**Texte source**
_____
A plusieurs reprises dans cet ouvrage il est fait référence à un autre du même auteur : le manuscrit inachevé. Il était deux fois est une forme de suite de ce dernier qui en dépit des épisodes d'amnésie frappant ses héros nous dévoile ni plus ni moins que la vraie fin du Manuscrit inachevé, celle de la main de Caleb Taskman lui-même. On se souvient que l'épilogue du Manuscrit inachevé était de la main de son fils Jean-Luc, les dernières pages ayant disparu à la mort du célèbre auteur de polar, au grand damne de son éditeur.
Avec les troubles de la mémoire, il en est une autre constante entre ces deux
romans, plus morbide celle-là, qui est le dépeçage des corps. Et sans surprise,
les jeunes filles n'ont pas le beau rôle dans ces funestes intrigues. Leurs
beautés insouciantes sont des proies tout désignées pour les détraqués qui
peuplent les pages des thrillers version Franck Thilliez.
Mais là malheureusement il n'a rien inventé. On aimerait que ce ne soit qu'œuvre
d'imagination d'auteur, mais si Thilliez en
a beaucoup d'imagination la réalité lui suggère trop souvent les scénarii les
plus sordides.
_____
Extraits d'un jeu de données de raisonnement spatial:
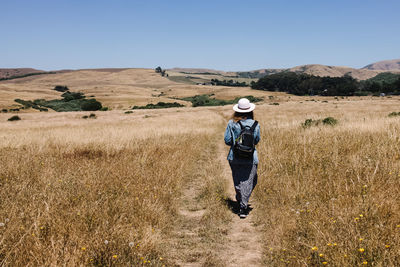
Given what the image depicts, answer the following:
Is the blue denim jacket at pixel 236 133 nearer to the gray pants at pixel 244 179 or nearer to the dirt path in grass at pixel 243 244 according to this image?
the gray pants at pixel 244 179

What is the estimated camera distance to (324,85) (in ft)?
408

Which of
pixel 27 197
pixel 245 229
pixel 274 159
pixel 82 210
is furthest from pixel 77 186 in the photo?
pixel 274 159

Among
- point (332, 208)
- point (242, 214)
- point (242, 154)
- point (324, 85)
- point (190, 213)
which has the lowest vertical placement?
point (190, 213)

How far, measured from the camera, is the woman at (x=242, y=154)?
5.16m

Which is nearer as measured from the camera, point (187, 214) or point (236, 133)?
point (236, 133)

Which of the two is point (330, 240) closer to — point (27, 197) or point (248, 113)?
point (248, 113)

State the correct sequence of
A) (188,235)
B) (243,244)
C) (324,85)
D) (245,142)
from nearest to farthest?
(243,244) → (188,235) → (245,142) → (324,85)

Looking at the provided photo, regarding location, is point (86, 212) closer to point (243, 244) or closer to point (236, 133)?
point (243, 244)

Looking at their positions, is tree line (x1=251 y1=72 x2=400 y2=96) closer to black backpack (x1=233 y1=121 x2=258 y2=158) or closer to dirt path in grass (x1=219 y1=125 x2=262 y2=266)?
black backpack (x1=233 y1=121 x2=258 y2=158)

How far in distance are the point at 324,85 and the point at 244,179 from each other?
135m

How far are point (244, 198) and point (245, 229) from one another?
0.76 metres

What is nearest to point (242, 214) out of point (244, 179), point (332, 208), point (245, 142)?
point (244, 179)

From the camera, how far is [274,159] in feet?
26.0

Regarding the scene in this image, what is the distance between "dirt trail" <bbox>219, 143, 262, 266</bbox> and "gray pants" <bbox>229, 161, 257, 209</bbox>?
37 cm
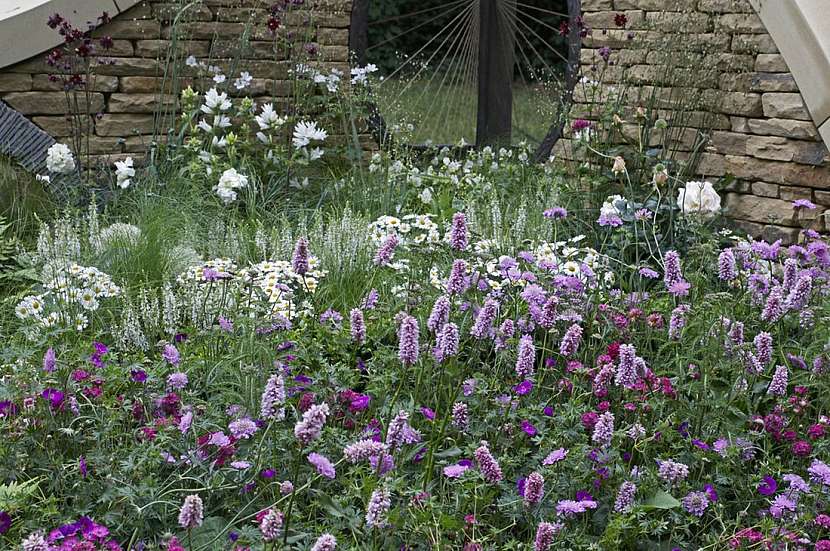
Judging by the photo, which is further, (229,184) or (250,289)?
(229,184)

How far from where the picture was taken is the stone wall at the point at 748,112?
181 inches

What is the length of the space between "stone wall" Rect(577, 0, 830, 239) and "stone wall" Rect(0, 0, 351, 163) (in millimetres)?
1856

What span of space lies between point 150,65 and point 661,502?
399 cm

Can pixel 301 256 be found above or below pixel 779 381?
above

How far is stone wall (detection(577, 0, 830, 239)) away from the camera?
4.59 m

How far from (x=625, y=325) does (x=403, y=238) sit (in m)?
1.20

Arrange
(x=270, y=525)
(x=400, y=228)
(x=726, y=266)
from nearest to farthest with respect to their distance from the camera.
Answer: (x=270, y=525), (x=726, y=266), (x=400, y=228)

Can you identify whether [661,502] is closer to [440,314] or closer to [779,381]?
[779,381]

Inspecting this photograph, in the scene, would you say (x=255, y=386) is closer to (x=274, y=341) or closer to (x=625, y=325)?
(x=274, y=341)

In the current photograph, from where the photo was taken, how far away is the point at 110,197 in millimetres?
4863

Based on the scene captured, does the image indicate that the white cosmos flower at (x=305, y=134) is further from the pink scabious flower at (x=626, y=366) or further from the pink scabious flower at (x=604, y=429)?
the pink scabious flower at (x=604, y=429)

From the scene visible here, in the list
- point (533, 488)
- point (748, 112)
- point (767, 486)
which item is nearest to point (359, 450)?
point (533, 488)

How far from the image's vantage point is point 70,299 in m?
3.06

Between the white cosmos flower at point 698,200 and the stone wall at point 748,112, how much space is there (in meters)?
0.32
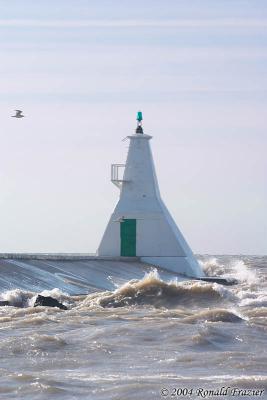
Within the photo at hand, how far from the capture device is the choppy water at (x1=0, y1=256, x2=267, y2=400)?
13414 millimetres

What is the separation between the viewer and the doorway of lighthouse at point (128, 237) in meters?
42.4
_____
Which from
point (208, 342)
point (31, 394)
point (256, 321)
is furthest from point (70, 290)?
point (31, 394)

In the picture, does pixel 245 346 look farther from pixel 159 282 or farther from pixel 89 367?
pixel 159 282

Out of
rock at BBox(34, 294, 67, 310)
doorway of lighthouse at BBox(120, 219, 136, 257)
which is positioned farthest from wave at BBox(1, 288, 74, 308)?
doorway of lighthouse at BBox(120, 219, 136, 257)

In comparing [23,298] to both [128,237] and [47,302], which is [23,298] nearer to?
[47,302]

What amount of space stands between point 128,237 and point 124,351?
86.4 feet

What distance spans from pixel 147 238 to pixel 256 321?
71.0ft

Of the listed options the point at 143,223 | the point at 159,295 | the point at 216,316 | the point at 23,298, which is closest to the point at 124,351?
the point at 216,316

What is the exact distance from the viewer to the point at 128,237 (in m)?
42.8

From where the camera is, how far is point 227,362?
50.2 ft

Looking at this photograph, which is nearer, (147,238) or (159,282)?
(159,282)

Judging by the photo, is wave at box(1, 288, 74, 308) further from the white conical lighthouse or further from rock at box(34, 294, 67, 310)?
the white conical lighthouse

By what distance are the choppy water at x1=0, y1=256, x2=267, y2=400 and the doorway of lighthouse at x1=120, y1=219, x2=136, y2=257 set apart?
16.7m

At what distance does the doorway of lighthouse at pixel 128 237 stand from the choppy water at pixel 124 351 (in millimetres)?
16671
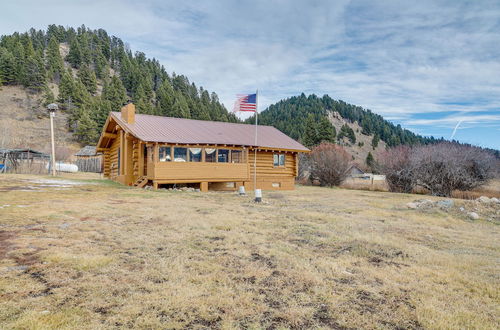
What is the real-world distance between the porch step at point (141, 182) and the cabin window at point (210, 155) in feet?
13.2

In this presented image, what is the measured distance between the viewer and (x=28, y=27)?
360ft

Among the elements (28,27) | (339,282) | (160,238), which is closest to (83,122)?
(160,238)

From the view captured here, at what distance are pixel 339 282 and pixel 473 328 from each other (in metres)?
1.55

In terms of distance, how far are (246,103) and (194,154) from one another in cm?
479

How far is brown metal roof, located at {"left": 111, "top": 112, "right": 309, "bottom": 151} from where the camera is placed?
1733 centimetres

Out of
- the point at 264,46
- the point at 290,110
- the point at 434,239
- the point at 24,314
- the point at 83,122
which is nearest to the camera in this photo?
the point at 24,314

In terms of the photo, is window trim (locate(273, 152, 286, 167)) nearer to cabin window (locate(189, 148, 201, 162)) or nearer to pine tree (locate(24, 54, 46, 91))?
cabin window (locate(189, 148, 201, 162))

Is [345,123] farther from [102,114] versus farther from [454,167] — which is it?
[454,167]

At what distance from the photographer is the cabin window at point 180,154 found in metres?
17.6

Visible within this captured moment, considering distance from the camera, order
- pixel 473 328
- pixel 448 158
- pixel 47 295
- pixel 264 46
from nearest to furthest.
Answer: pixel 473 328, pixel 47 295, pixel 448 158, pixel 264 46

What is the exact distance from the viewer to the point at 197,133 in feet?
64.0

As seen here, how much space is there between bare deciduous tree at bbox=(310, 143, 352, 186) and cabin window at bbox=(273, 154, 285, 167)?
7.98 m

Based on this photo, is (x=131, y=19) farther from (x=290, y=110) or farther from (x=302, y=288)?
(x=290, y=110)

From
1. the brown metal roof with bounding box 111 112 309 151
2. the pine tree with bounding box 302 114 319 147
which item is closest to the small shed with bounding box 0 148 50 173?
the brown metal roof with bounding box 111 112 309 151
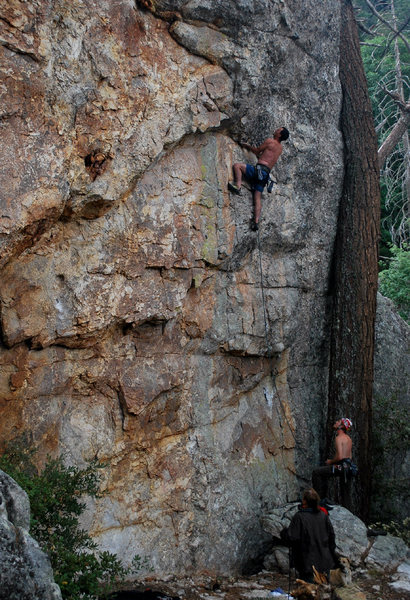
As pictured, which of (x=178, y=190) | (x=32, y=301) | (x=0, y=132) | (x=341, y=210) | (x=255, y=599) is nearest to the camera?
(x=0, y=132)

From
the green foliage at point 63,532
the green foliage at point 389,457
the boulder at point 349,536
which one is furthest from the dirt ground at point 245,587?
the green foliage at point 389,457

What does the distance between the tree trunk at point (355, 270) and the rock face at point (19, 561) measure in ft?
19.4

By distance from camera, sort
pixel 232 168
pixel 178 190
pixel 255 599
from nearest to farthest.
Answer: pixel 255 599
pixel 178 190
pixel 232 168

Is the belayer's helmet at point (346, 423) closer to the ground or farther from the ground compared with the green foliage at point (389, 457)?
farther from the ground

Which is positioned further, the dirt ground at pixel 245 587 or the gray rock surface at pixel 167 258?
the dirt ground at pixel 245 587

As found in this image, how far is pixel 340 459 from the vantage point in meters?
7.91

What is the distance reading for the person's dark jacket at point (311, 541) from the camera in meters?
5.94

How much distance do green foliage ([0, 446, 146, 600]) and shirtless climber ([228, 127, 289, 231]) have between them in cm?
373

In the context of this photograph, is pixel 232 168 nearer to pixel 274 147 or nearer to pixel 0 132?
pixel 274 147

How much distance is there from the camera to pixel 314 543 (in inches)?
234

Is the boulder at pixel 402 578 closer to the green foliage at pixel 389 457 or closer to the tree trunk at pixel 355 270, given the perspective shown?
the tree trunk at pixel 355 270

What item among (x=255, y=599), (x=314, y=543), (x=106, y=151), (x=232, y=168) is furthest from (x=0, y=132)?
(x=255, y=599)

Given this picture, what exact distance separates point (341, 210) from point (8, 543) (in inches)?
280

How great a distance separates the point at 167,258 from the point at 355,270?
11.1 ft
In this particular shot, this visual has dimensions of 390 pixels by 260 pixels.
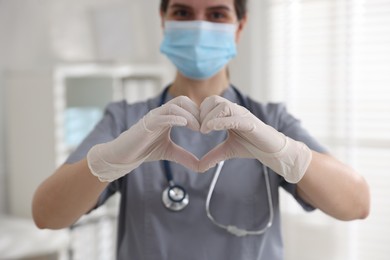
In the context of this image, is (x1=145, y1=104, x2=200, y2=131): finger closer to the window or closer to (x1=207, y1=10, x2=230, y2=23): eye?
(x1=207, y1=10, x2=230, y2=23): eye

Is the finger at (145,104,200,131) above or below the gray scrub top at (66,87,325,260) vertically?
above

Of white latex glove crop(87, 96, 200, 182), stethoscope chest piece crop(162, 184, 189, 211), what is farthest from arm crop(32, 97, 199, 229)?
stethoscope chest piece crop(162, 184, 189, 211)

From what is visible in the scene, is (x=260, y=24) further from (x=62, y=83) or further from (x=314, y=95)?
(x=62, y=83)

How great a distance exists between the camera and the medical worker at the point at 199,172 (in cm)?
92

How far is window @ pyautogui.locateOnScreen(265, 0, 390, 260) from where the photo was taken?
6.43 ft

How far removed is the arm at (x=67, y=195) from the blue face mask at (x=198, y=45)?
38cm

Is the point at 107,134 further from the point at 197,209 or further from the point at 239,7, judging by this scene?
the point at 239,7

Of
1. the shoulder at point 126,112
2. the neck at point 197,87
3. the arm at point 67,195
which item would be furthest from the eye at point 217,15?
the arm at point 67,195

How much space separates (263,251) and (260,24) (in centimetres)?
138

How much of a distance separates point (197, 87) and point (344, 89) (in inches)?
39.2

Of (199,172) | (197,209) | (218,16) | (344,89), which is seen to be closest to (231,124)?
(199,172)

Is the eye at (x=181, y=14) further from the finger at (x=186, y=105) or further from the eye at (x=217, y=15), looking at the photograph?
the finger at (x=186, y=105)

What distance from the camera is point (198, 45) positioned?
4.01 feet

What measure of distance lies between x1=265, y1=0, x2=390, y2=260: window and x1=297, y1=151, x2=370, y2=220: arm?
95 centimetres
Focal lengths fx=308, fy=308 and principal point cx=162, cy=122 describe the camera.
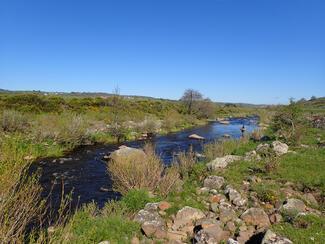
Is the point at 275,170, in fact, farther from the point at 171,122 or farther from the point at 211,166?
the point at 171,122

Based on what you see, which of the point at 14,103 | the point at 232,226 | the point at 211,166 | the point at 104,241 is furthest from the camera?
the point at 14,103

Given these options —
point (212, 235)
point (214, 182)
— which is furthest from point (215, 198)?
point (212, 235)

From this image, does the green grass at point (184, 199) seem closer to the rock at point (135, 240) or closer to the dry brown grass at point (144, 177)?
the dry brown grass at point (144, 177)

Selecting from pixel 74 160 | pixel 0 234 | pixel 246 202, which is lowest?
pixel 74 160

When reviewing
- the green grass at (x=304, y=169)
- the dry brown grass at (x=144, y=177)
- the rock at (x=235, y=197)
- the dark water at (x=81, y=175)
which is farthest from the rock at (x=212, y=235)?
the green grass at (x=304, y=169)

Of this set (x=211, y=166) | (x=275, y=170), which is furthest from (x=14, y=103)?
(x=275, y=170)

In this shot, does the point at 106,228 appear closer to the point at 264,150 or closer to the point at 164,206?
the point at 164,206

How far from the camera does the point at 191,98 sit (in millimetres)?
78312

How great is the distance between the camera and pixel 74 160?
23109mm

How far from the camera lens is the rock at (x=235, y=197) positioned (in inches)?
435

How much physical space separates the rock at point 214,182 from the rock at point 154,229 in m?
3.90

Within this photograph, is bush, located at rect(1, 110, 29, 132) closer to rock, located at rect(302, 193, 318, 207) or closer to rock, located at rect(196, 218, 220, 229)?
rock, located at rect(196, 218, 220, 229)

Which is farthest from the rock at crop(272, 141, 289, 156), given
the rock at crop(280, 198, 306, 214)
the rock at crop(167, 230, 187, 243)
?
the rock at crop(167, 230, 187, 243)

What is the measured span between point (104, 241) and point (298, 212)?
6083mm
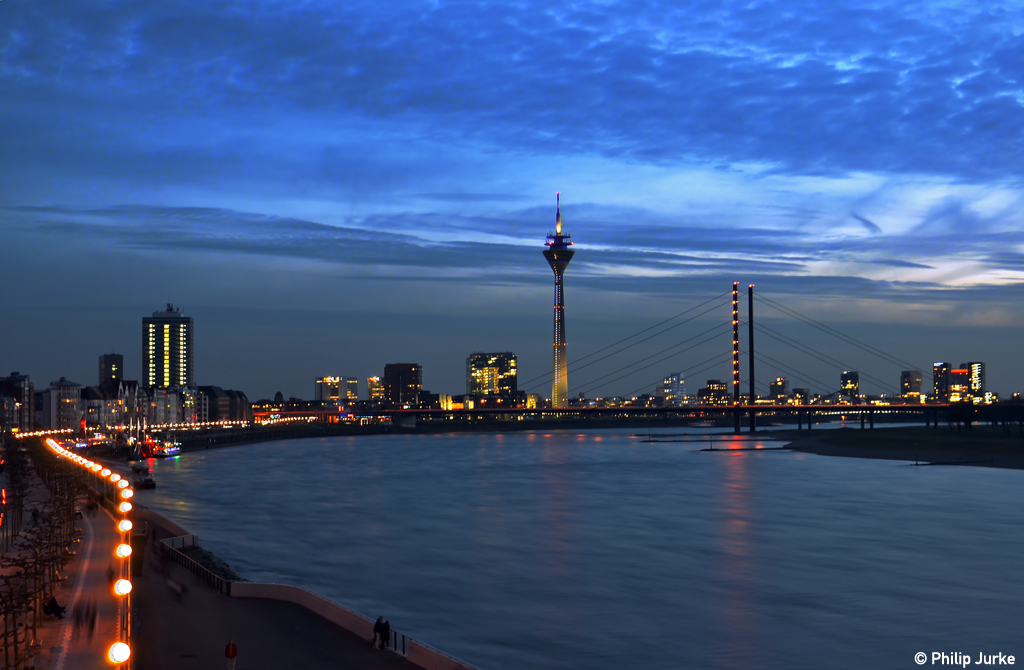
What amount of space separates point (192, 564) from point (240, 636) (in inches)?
_____
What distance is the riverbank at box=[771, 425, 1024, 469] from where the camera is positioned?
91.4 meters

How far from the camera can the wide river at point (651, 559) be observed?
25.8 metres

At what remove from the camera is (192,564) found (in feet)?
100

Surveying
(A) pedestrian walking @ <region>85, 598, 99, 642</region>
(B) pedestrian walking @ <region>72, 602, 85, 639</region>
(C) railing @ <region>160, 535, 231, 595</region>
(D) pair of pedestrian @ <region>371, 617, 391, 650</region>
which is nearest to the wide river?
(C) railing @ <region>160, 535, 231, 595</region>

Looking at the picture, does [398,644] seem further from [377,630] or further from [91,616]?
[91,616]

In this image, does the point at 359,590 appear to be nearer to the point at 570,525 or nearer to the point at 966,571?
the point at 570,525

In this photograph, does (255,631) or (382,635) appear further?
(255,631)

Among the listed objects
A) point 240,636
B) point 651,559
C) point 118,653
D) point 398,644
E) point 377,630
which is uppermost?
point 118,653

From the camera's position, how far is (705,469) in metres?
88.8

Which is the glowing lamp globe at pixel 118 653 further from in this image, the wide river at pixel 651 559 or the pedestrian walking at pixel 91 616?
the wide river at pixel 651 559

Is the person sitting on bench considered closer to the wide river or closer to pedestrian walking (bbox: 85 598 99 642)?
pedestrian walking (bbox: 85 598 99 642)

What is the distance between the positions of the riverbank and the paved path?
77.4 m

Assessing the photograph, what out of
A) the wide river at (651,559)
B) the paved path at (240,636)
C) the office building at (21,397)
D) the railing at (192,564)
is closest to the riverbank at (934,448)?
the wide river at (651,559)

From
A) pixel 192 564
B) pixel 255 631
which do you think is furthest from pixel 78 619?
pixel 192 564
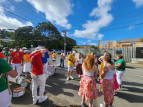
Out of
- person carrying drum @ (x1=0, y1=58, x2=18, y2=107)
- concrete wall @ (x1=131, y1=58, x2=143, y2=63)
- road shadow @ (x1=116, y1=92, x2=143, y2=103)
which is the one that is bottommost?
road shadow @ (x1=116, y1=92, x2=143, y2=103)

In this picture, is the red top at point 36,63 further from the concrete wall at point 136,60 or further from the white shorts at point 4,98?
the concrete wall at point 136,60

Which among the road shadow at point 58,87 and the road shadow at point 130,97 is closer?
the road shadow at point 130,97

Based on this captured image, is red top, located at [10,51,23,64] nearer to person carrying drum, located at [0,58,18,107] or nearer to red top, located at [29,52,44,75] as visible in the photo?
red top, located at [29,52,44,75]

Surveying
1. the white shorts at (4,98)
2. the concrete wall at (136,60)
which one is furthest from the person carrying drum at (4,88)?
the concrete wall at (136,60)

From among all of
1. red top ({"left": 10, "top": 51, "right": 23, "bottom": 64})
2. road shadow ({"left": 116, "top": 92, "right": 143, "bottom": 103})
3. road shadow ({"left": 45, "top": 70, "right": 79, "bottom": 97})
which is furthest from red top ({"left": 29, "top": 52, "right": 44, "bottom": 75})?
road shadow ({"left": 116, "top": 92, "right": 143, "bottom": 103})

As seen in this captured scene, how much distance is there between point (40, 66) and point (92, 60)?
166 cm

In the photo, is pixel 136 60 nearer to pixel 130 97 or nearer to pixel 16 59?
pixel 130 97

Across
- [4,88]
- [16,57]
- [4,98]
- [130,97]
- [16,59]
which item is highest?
_____
**Travail à faire**
Selon le texte source, qui a écrit l'épilogue du Manuscrit inachevé ?

**Solution du problème**
Jean-Luc, le fils de Caleb Taskman.